* **WHAT IS BEING ASKED**:
After locating the line that contains "Metal Backyard Metalcasting", quote it and all lines after it through the end of the entries, and nothing more. Pictures stay out.

* **MATERIALS PROVIDED**:
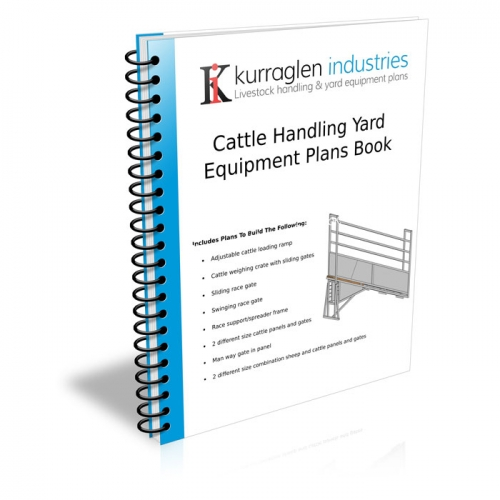 Cattle Handling Yard Equipment Plans Book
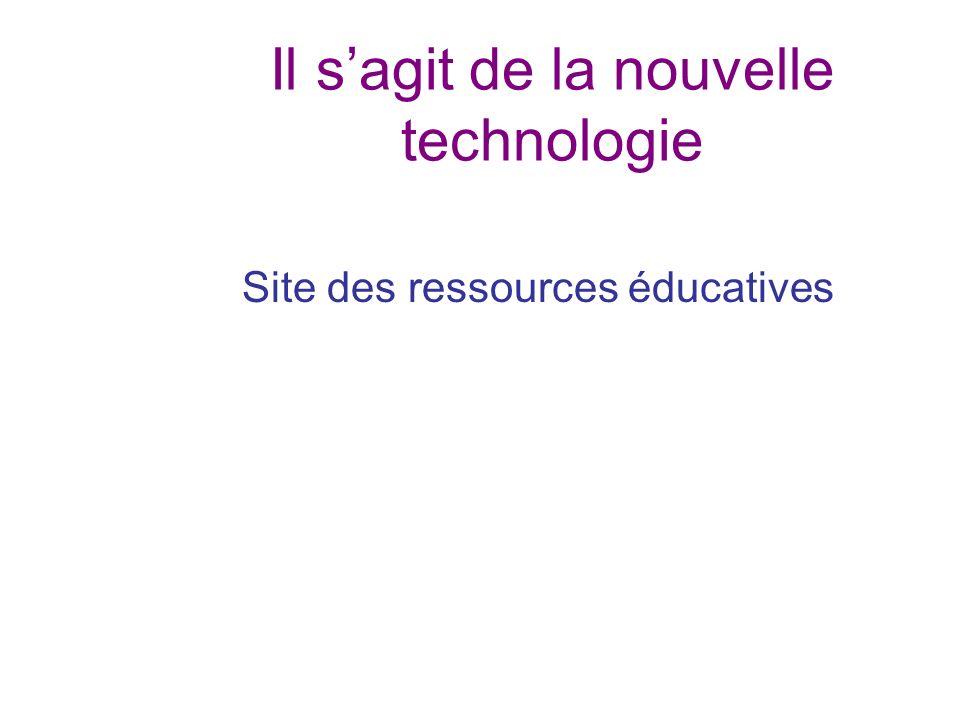 Il sagit de la nouvelle technologie Site des ressources éducatives
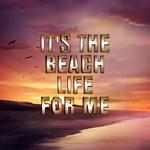 Beach Life for Me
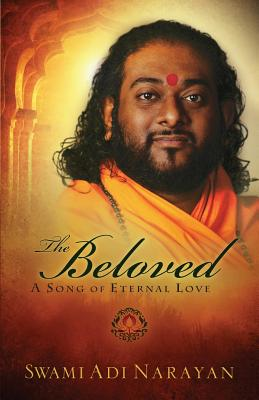 The Beloved - A Song of Eternal Love - Narayan, Swami Adi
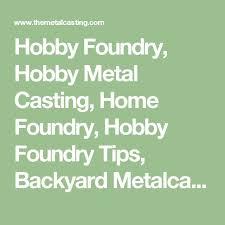 Wwwbackyardmetalcastingcom  Foundry  Pinterest  Melting Metal Backyard Metalcasting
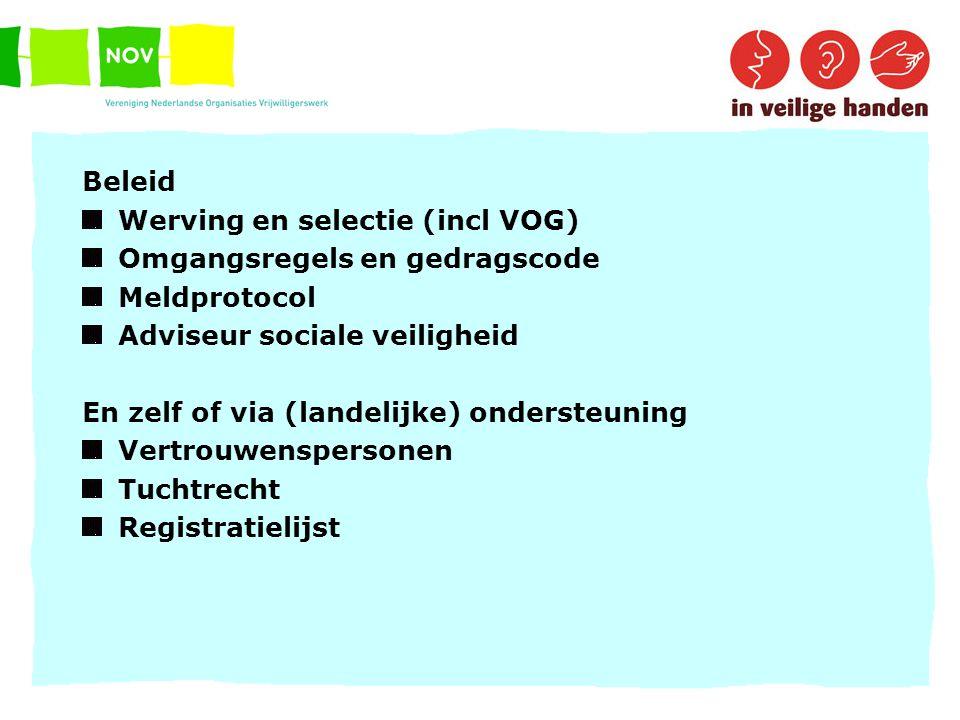 Deskundigheid Plaatselijk netwerk vrijwilligerssteunpunt sportservicepunt GGD zedenpolitie AMK etc.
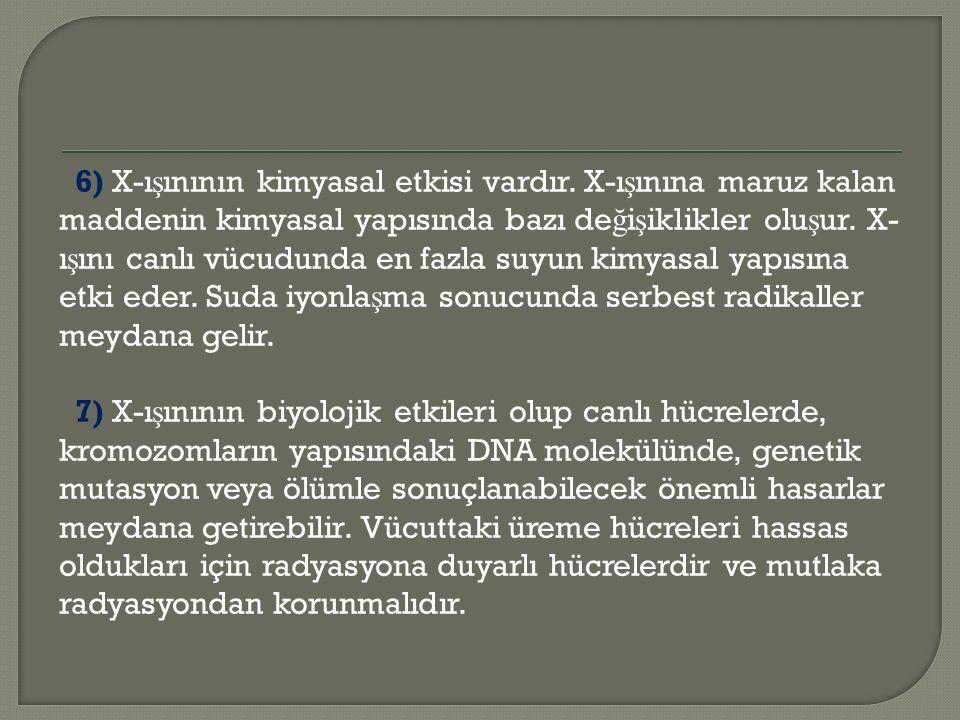 6) X-ı ş ınının kimyasal etkisi vardır. X-ı ş ınına maruz kalan maddenin kimyasal yapısında bazı de ğ i ş iklikler olu ş ur. X- ı ş ını canlı vücudund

* **FINAL ANSWER**:
 Wwwbackyardmetalcastingcom  Foundry  Pinterest  Melting Metal Backyard Metalcasting
 Deskundigheid Plaatselijk netwerk vrijwilligerssteunpunt sportservicepunt GGD zedenpolitie AMK etc.
 6) X-ı ş ınının kimyasal etkisi vardır. X-ı ş ınına maruz kalan maddenin kimyasal yapısında bazı de ğ i ş iklikler olu ş ur. X- ı ş ını canlı vücudund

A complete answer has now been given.